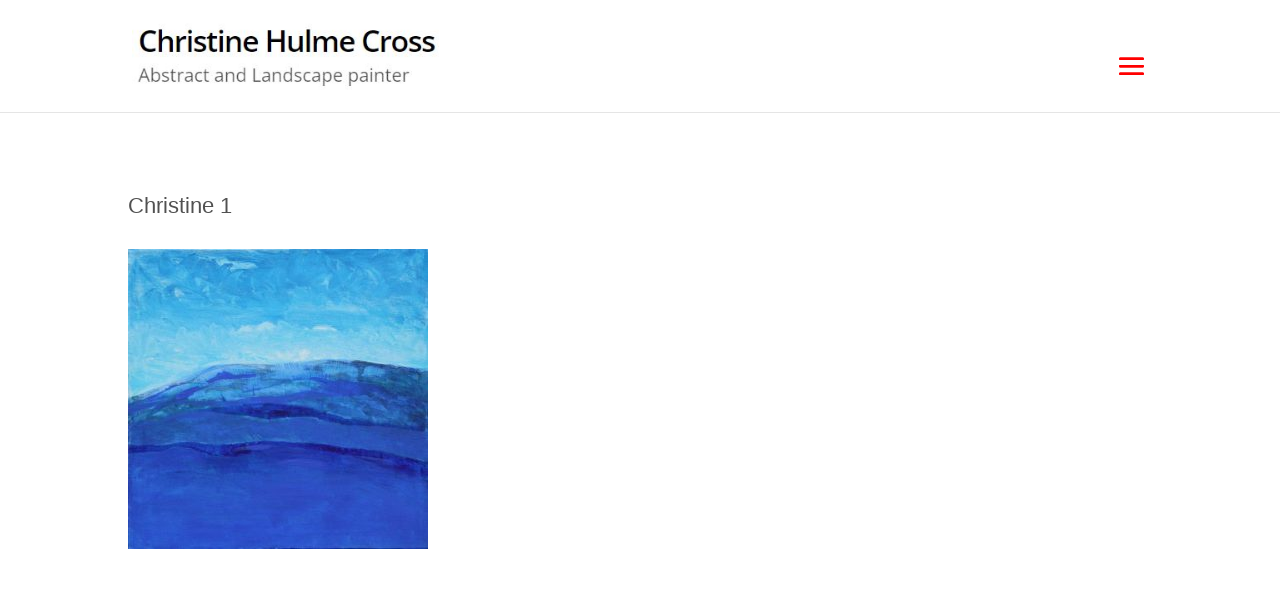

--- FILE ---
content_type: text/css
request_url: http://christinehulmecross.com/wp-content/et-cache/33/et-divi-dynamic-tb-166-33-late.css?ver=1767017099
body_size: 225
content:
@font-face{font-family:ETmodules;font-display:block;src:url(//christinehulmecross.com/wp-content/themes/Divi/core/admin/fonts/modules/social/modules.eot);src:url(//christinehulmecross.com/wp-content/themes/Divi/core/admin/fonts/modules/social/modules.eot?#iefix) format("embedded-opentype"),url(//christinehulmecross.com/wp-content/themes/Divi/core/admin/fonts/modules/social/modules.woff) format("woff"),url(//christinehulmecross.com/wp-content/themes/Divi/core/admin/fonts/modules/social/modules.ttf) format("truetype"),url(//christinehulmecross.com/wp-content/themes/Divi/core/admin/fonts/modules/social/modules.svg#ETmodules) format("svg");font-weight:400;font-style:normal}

### Instructions to follow
Please show every line of the records that holds the word "christinehulmecross".

### Answer space
request_url: http://christinehulmecross.com/wp-content/et-cache/33/et-divi-dynamic-tb-166-33-late.css?ver=1767017099
@font-face{font-family:ETmodules;font-display:block;src:url(//christinehulmecross.com/wp-content/themes/Divi/core/admin/fonts/modules/social/modules.eot);src:url(//christinehulmecross.com/wp-content/themes/Divi/core/admin/fonts/modules/social/modules.eot?#iefix) format("embedded-opentype"),url(//christinehulmecross.com/wp-content/themes/Divi/core/admin/fonts/modules/social/modules.woff) format("woff"),url(//christinehulmecross.com/wp-content/themes/Divi/core/admin/fonts/modules/social/modules.ttf) format("truetype"),url(//christinehulmecross.com/wp-content/themes/Divi/core/admin/fonts/modules/social/modules.svg#ETmodules) format("svg");font-weight:400;font-style:normal}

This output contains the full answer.